The words were said in a tone so low they were hardly more than a suggestion. Daisy gave them no heed. The woman stood with dressing gown on her arm and a look of habitual endurance upon her face. It was a singular face, so set in its lines of enforced patience, so unbending. The black eyes were bright enough, but without the help of the least play of those fixed lines, they expressed nothing. A little sigh came from the lips at last, which also was plainly at home there.
“Miss Daisy, it’s gettin’ very late.”
“June, did you ever read the parable of the tares?”
“The what, Miss Daisy?”
“The parable about the wheat and the tares in the Bible—in the thirteenth chapter of Matthew?”
“Yes, ma’am,”—came somewhat dry and unwillingly from June’s lips, and she moved the dressing-gown on her arm significantly.
“Do you remember it?”
“Yes, ma’am,—I suppose I do, Miss Daisy—”

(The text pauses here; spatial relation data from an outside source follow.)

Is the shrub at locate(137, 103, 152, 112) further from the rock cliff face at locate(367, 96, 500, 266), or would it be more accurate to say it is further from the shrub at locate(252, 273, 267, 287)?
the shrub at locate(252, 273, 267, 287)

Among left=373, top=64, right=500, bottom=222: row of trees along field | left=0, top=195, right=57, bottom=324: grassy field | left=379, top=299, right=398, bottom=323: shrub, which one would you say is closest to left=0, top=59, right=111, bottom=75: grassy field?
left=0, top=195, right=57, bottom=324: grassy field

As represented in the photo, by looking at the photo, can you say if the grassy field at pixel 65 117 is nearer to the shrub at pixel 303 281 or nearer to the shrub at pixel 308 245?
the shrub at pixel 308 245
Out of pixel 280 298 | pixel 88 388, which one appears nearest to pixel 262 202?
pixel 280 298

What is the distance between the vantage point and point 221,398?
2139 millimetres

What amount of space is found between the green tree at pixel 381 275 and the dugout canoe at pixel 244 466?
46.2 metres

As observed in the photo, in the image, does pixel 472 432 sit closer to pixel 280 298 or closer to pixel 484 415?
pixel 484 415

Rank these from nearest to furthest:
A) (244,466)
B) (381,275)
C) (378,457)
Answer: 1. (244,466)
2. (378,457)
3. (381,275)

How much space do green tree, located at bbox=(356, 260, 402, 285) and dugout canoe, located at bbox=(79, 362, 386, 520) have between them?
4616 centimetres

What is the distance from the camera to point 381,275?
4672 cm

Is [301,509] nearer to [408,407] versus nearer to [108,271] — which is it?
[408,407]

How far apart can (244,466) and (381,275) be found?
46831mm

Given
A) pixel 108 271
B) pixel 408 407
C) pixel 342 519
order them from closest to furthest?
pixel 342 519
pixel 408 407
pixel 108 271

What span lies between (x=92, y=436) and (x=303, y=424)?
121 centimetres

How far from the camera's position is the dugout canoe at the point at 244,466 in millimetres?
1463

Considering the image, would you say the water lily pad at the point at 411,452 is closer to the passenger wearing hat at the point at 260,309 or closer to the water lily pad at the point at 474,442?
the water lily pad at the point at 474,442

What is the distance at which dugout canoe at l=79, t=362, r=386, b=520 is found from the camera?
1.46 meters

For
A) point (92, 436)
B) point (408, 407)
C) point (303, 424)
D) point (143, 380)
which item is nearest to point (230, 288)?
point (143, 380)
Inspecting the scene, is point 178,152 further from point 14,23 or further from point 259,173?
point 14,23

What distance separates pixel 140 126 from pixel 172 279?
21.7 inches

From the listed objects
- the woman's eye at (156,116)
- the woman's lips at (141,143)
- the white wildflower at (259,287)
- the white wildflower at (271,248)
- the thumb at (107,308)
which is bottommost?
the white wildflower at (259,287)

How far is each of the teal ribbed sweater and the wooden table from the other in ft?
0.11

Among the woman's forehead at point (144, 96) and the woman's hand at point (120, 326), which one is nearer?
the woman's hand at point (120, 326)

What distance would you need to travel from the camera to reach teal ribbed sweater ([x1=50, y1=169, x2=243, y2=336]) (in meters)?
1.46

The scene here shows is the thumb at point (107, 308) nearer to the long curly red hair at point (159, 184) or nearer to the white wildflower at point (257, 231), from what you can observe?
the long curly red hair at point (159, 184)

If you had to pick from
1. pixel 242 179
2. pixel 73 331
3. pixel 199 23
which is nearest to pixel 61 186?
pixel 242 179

“June, when do you think it will be?”
“When will what, Miss Daisy?”
“When the ’Son of Man shall send forth his angels, and they shall gather out of his kingdom all things that offend and them which do iniquity, and shall cast them into a furnace of fire; there shall be wailing and gnashing of teeth. Then shall the righteous shine forth as the sun in the kingdom of their Father.’ It says, ’in the end of this world’—did you know this world would come to an end, June?”
“Yes, Miss Daisy—”
“When will it be, June?”
“I don’t know, Miss Daisy.”
“There won’t be anybody alive that is alive now, will there?”
Again unwillingly the answer came: “Yes, ma’am. Miss Daisy, hadn’t you better—”
“How do you know, June?”
“I have heard so—it’s in the Bible—it will be when the Lord comes.”
“Do you like to think of it, June?”
The child’s searching eyes were upon her. The woman half laughed, half answered, and turning aside, broke down and burst into tears.
“What’s the matter, June?” said Daisy, coming nearer and speaking awedly; for it was startling to see that stony face give way to anything but its habitual formal smile. But the woman recovered herself almost immediately, and answered as usual: “It’s nothing, Miss Daisy.” She always spoke as if everything about her was “nothing” to everybody else.
“But, June,” said Daisy tenderly, “why do you feel bad about it?”
“I shouldn’t, I s’pose,” said the woman desperately, answering because she was obliged to answer; “I hain’t no right to feel so—if I felt ready.”
“How can one be ready, June? that is what I want to know. Aren’t you ready?”
“Do, don’t, Miss Daisy!—the Lord have mercy upon us!” said June under her breath, wrought up to great excitement, and unable to bear the look of the child’s soft grey eyes. “Why don’t ye ask your papa about them things? he can tell ye.”